Back when I lived in the Chicago area, I had the real pleasure of meeting up with one of my old South African friends, a Greek named (not George but) Paris, and his wife Debbie, who had all just emigrated from South Africa and taken a job in Chicago.  Of course, he wanted to know about things like Greek food stores and restaurants, so I pointed him at those and suggested we try out the nearest Greek restaurant from our houses (and not one of the ones in Greek Town Chicago).

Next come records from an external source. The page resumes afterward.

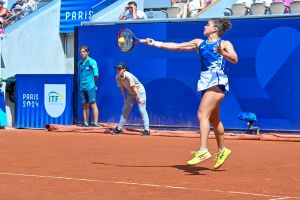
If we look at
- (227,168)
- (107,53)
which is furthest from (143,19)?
(227,168)

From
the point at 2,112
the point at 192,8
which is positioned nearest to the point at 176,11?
the point at 192,8

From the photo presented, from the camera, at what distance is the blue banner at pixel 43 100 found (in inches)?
825

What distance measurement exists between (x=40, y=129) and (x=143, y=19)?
4.16 metres

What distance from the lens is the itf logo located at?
21.0 m

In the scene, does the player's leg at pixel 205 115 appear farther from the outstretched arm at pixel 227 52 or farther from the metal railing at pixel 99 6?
the metal railing at pixel 99 6

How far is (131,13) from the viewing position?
21.1 m

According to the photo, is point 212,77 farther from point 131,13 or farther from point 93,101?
point 131,13

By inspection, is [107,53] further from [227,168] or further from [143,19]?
[227,168]

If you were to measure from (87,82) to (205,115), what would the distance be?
1016 cm

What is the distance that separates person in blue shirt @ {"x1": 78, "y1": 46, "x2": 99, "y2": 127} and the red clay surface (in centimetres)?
390

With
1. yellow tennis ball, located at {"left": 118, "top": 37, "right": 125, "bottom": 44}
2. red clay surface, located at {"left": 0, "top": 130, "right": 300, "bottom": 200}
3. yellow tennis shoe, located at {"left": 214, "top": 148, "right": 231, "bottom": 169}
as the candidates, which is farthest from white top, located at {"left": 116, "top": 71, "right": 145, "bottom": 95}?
yellow tennis shoe, located at {"left": 214, "top": 148, "right": 231, "bottom": 169}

Anyway, we walked in and Paris did the Greek greeting thing with the owner (thereby ensuring that we’d get the good Greek food and not the shit they pass off on non-Greeks — yeah, it happens).  When we sat down, Paris took away my menu and said, “Let me do the ordering” and I acquiesced with pleasure.  We ate Greek style, i.e with huge plates of food in the middle of the table, from which each diner helped themselves according to preference.  I of course had something from every damn plate, and Debbie  said, “Kim, are you sure you have no Greek blood in you?  Because there’s stuff here that I don’t even eat.”  I would have answered except my mouth was full.  And yes, there was retsina, gallons of the stuff;  and at the end of the evening, Paris wouldn’t let me pay for anything because, as he put it, “It’s such a pleasure to see a non-Greek enjoy Greek food as much as you do.”  I would have replied except I was lying on my back, groaning from Teh Gluttony.

Good times, good times.

Where was I?  Oh yes, the Greek thing.

As I said, Greece is the one place in Europe I haven’t been to — no reason, I just never got there for some reason — and I have to admit that I am a little intimidated by the language barrier.  I’m not that way anywhere else in Western Europe because of my French and German, and even in Italy and Portugal I can get by, at least to the point of understanding street signs and menus. But Greek…?  The different-looking alphabet means I’m clueless, and whereas I usually just grab a phrase book and learn a few things in the native lingo before I go somewhere, places that don’t use the Western alphabet are ummm more problematic.  (One of my Greek buddies wickedly suggested that my German would get me around quite well in Athens or the Islands, but I wasn’t born yesterday.)

Not that it matters much.  If I somehow got the opportunity to go to Hellas, I’d be there in a shot.  I can deal with the language problem when I get there.

After all:  how bad could things get?